Mountain in Issaquah, Washington

Tiger Mountain is a mountain in the U.S. state of Washington. It is at the center of the Issaquah Alps, a small range in the Eastside region of King County, Washington southeast of Seattle. The mountain is largely encompassed by the Tiger Mountain State Forest and has several recreational areas used for hiking, mountain biking, and paragliding.

==Characteristics==
The mountain has six peaks in the center of the Issaquah Alps, forming a 13500 acre triangle between Interstate 90 (I-90) on the north, Issaquah-Hobart Road on the southwest, and State Route 18 (SR 18) on the southeast. Immediately to the west is Squak Mountain followed by Cougar Mountain, while to the southeast are McDonald and Taylor Mountains, and Rattlesnake Ridge.

==Tiger Mountain State Forest==
Tiger Mountain State Forest was established in 1981. In 1989, the entire Issaquah Plateau in the northwest corner was designated as a conservation area, the West Tiger Mountain Natural Resources Conservation Area, accessed by a large trailhead at Exit 20 on I-90. It is 13,745 acres.

A popular trail leads to the bald summit of West Tiger #3, with a panoramic view of Seattle and points to the south and east. It is a 6.2 mi hike, round-trip, with an elevation change of about 2000 ft. The nearby peaks of West Tiger #2 and West Tiger #1 provide essentially the same view, but with fewer obstructions.

State Route 18 runs between Tiger and Taylor mountains, reaching an elevation of 1375 ft. This stretch of the highway is commonly referred to as the "Tiger Mountain Summit" in local traffic reports. Another major trailhead is located at this summit. The trail provides access to South Tiger Mountain with limited views, Middle Tiger Mountain with a 45-degree window looking down on the Cedar Hills Landfill, and East Tiger Mountain with a panoramic view south toward Mount Rainier.

Many trails on Tiger Mountain have wide beds and slope very gently because they are built on the remnants of 1920s logging railroads, long after the rails and crossties were salvaged in the Great Depression.
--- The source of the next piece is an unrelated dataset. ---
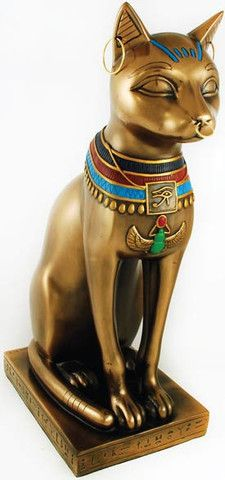 Bastet, the feline goddess of Ancient Egypt, is beloved as a protector and mother. Within the Egyptian pantheon she is the fierce protector of the two kingdoms, shown often as a lion. Bastet was also revered as a motherly goddess, and often depicted alongside her kittens. In Egyptian culture, Cats were highly revered, and a families often had them mummified when they passed, with those of wealth even decorating their cats in gold jewelry and jewels. Here Bastet is shown as a royal feli…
Near Middle Tiger Mountain is the site of a fatal 1924 train wreck where artifacts can still be seen.

In the most remote part of the forest, 15 Mile Creek (a tributary of Issaquah Creek) arises in the pass between East and West Tiger. The creek carves a miniature "Grand Canyon" through sandstone.
Much of Tiger Mountain is owned or managed by the Washington State Department of Natural Resources.

The popular Tradition Lake loop trail is located on the northwest edge of the mountain. It is accessible via the High Point trailhead off of Interstate 90 in Washington.

==Paragliding history==
Poo Poo Point is a bare ridge on the west side of Tiger Mountain. The name "Poo Poo" Point came from the sound of the steam whistles that loggers used to communicate along the mountainside. As recently as the 1970s, the area was owned by Weyerhaeuser and used for commercial logging. The clear-cut area became popular with hang gliders and paragliders as a launching spot reachable by old logging roads. The point is now reached by the Chirico Trail, which starts at the landing zone for the hang gliders and paragliders in a field adjacent to the Issaquah-Hobart Road, or by taking the High School Trail which begins on 2nd Avenue just south of Issaquah High School. Many people fly year-round (weather permitting) and have flown cross-country flights exceeding 75 mi.

Poo Poo Point got its start as a paragliding destination in the 1990s. In 1990, the Northwest Paragliding Club was formed, and the following year the first site improvements were made to the Poo Poo Point north launch by Team Chirico using heavy equipment to level it and clear debris. In 1995, the south launch was similarly leveled and cleared of debris. In 1997, the Chirico Trail was started; it was finally finished in 2000. In the subsequent years, Astro Turf was soon installed at Poo Poo Point.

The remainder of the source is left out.